El malestar no se centra en la calidad ofensiva de Rashford, la cual está fuera de toda duda, sino en su implicación cuando el equipo pierde la posesión. En el sistema que propone Flick, los extremos tienen la obligación de presionar, cerrar líneas de pase y replegar para apoyar al lateral. Cuando eso no ocurre, el equipo queda partido y expuesto a los contragolpes de los rivales, algo que ya ha sucedido en varios encuentros y que ha costado más de un susto a los culés.
Un problema táctico para el extremo izquierdo
El cuerpo técnico insiste en la importancia del trabajo colectivo, pero dentro del vestuario algunos futbolistas empiezan a mostrar inquietud. Lamine Yamal entiende que el equilibrio del equipo depende del esfuerzo coordinado de todos y que no se puede permitir que el extremo izquierdo no baje con todo para defender o que no active la presión después de perder el balón. En un esquema como el del Barça, cualquier desconexión se paga muy cara.
El problema se agrava ante rivales que castigan rápido los espacios. Cuando Rashford no acompaña el repliegue o no ajusta en presión, el lateral queda en un dos contra uno constante y los mediocentos deben hacer milagros para cubrirlo todo, generando huecos por dentro, que acaban en ocasiones de peligro.
Girona, un partido de alto riesgo
De cara al duelo ante el Girona de Míchel, el debate cobra mayor relevancia.

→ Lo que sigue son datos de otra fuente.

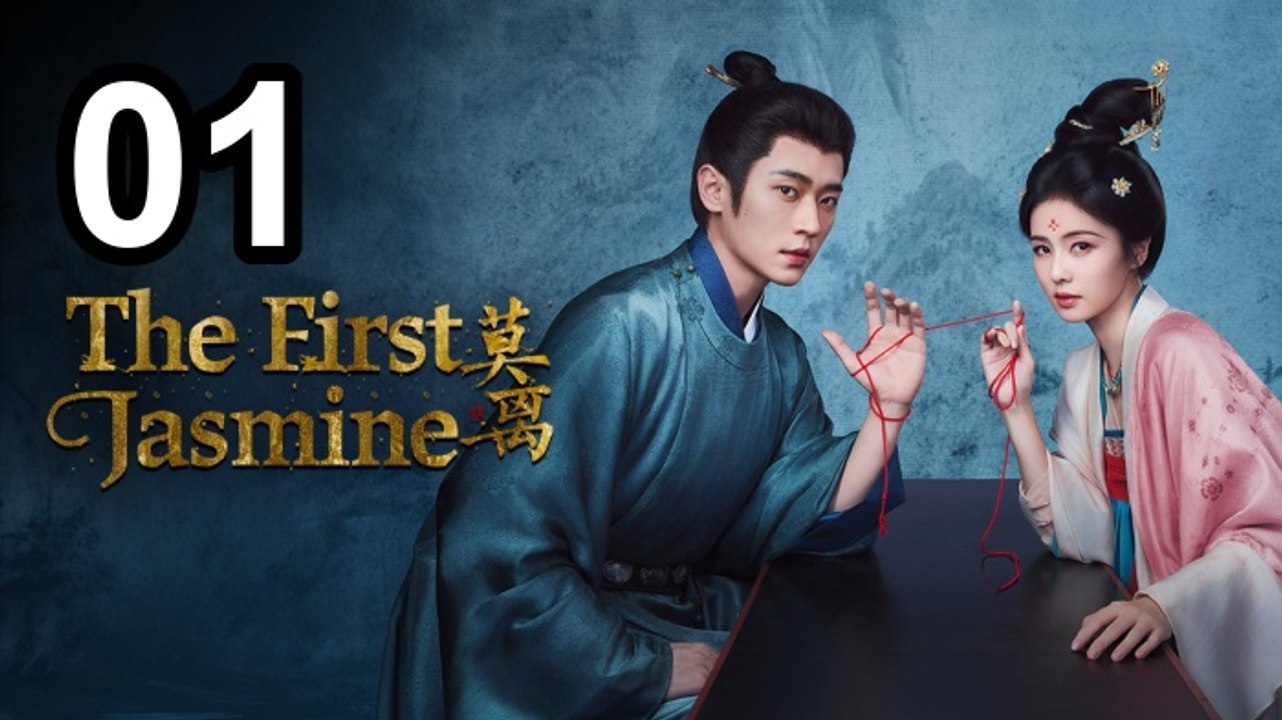 The First Jasmine (2026) Ep.1 EngSub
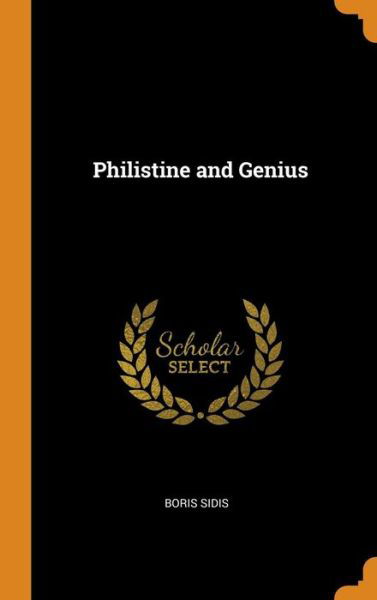 Cover for Boris Sidis · Philistine and Genius (Inbunden Bok) (2018)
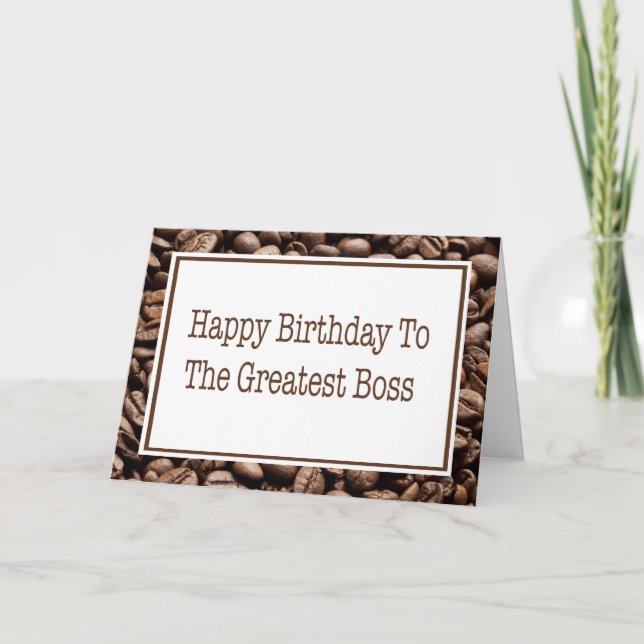 Carte Joyeux Anniversaire À Boss Coffee Beans Card (Devant)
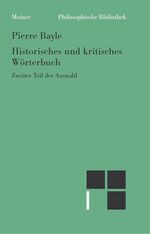 ISBN 9783787317868: Historisches und kritisches Wörterbuch - Zweiter Teil der Auswahl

El conjunto catalán es uno de los equipos que mejor ataca los espacios y que más castiga los desajustes rivales. Lamine considera que, en un partido de estas características, Rashford no es un jugador fiable y que debe estar en el once, por eso ha sido muy claro con Hansi Flick.
Por ese motivo, el joven talento habría pedido a Flick que lance un toque de atención y que valore dejar a Rashford fuera del once inicial. No se trataría de una decisión disciplinaria, sino de una medida futbolística con la intención de proteger al equipo. Y es que en un partido donde será clave el trabajo, tener a MArcus Rashford sobre el verde puede ser un peligro importante.